Rows of spatial question data
□ □ □ □ □

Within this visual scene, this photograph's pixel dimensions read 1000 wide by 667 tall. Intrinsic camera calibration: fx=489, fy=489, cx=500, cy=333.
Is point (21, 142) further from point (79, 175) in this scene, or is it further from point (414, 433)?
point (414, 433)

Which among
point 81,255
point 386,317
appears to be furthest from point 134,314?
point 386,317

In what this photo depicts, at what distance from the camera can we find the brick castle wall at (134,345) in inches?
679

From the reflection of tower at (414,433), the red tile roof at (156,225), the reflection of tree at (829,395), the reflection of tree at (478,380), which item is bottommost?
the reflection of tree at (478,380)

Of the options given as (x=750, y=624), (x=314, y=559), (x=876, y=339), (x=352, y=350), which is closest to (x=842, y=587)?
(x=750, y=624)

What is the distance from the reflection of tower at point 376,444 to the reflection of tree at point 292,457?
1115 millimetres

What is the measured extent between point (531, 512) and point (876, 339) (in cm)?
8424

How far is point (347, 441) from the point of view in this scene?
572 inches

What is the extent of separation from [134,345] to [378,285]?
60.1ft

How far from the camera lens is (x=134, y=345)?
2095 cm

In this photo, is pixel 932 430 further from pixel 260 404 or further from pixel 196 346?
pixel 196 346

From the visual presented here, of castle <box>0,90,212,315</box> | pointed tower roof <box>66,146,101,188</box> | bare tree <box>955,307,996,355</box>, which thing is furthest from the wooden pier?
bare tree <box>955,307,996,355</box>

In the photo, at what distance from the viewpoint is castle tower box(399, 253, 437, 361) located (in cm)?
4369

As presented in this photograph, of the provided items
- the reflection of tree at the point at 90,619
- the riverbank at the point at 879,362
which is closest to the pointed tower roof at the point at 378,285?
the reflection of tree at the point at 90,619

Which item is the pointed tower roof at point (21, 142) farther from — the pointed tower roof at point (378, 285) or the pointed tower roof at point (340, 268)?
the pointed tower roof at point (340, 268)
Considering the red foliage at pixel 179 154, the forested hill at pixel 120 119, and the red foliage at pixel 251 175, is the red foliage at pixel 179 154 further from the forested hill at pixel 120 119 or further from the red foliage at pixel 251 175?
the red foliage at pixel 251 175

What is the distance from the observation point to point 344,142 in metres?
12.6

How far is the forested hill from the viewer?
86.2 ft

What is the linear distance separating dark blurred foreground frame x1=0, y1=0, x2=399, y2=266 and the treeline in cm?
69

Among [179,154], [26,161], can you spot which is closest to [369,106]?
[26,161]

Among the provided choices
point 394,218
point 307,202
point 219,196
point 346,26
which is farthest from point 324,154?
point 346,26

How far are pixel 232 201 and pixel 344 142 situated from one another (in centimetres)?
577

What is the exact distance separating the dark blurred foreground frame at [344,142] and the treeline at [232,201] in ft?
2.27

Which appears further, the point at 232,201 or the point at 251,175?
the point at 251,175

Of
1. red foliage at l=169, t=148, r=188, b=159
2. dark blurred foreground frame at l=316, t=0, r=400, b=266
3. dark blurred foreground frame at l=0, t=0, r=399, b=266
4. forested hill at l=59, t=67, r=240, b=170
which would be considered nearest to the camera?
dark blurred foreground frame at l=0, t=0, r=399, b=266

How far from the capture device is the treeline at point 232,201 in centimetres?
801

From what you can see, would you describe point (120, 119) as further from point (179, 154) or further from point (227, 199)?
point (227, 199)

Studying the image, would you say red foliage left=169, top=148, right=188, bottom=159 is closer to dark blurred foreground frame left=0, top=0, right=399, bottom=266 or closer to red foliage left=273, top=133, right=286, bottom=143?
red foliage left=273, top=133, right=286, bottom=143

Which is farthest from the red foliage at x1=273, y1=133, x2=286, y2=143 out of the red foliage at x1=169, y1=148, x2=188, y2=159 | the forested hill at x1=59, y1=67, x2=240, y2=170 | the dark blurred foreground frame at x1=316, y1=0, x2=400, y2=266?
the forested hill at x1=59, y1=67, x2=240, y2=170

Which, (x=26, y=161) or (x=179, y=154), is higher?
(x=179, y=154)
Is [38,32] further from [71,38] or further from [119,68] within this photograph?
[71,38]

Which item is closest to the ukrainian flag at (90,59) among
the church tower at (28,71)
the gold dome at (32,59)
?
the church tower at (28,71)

□ □ □ □ □

What is expected: Please copy out every one of the lines above, leaving each one unchanged.

Solution to the exercise:
Within this visual scene, this photograph's pixel dimensions read 1000 wide by 667 tall. Intrinsic camera calibration: fx=489, fy=489, cx=500, cy=333.
Is point (21, 142) further from point (79, 175) in this scene, or is it further from point (414, 433)?
point (414, 433)

Which among
point 81,255
point 386,317
appears to be furthest from point 134,314?
point 386,317

In what this photo depicts, at what distance from the camera can we find the brick castle wall at (134,345) in inches?
679

From the reflection of tower at (414,433), the red tile roof at (156,225), the reflection of tree at (829,395), the reflection of tree at (478,380), which item is bottommost?
the reflection of tree at (478,380)

Of the options given as (x=750, y=624), (x=314, y=559), (x=876, y=339), (x=352, y=350), which is closest to (x=842, y=587)?
(x=750, y=624)

What is the distance from the reflection of tower at point 376,444 to the reflection of tree at point 292,457?
1115 millimetres

What is the measured extent between point (531, 512) and point (876, 339) (in cm)?
8424

How far is point (347, 441) from the point of view in this scene?
572 inches

What is the extent of separation from [134,345] to [378,285]?
60.1ft

How far from the camera lens is (x=134, y=345)?
2095 cm

In this photo, is pixel 932 430 further from pixel 260 404 or further from pixel 196 346?
pixel 196 346

From the visual presented here, of castle <box>0,90,212,315</box> | pointed tower roof <box>66,146,101,188</box> | bare tree <box>955,307,996,355</box>, which thing is furthest from the wooden pier?
bare tree <box>955,307,996,355</box>

In the photo, at what distance from the viewpoint is castle tower box(399, 253, 437, 361) located (in cm)?
4369

As presented in this photograph, of the provided items
- the reflection of tree at the point at 90,619
- the riverbank at the point at 879,362
which is closest to the pointed tower roof at the point at 378,285?
the reflection of tree at the point at 90,619

Which item is the pointed tower roof at point (21, 142) farther from — the pointed tower roof at point (378, 285) or the pointed tower roof at point (340, 268)?
the pointed tower roof at point (340, 268)
Considering the red foliage at pixel 179 154, the forested hill at pixel 120 119, and the red foliage at pixel 251 175, is the red foliage at pixel 179 154 further from the forested hill at pixel 120 119 or further from the red foliage at pixel 251 175?
the red foliage at pixel 251 175

What is the distance from the observation point to point 344,142 in metres?
12.6

How far is the forested hill from the viewer?
86.2 ft

What is the linear distance separating dark blurred foreground frame x1=0, y1=0, x2=399, y2=266 and the treeline in cm?
69

Among [179,154], [26,161], can you spot which is closest to [369,106]?
[26,161]

Among the provided choices
point 394,218
point 307,202
point 219,196
point 346,26
which is farthest from point 324,154?
point 346,26

How far are pixel 232 201 and pixel 344 142 situated from one another (in centimetres)?
577

What is the exact distance separating the dark blurred foreground frame at [344,142] and the treeline at [232,201] in ft?
2.27

Which appears further, the point at 232,201 or the point at 251,175?
the point at 251,175

Of
1. red foliage at l=169, t=148, r=188, b=159
2. dark blurred foreground frame at l=316, t=0, r=400, b=266
3. dark blurred foreground frame at l=0, t=0, r=399, b=266
4. forested hill at l=59, t=67, r=240, b=170
which would be considered nearest to the camera?
dark blurred foreground frame at l=0, t=0, r=399, b=266

How far from the capture device is the treeline at point 232,201 in centimetres?
801

From what you can see, would you describe point (120, 119) as further from point (179, 154) or further from point (227, 199)?
point (227, 199)

Studying the image, would you say red foliage left=169, top=148, right=188, bottom=159 is closer to dark blurred foreground frame left=0, top=0, right=399, bottom=266 or closer to red foliage left=273, top=133, right=286, bottom=143?
red foliage left=273, top=133, right=286, bottom=143

Which is farthest from the red foliage at x1=273, y1=133, x2=286, y2=143 out of the red foliage at x1=169, y1=148, x2=188, y2=159 | the forested hill at x1=59, y1=67, x2=240, y2=170 | the dark blurred foreground frame at x1=316, y1=0, x2=400, y2=266?
the forested hill at x1=59, y1=67, x2=240, y2=170

Which, (x=26, y=161) or (x=179, y=154), is higher?
(x=179, y=154)
Is [38,32] further from [71,38] or further from [119,68] within this photograph?
[71,38]

Which item is closest to the ukrainian flag at (90,59) among
the church tower at (28,71)
the gold dome at (32,59)
?
the church tower at (28,71)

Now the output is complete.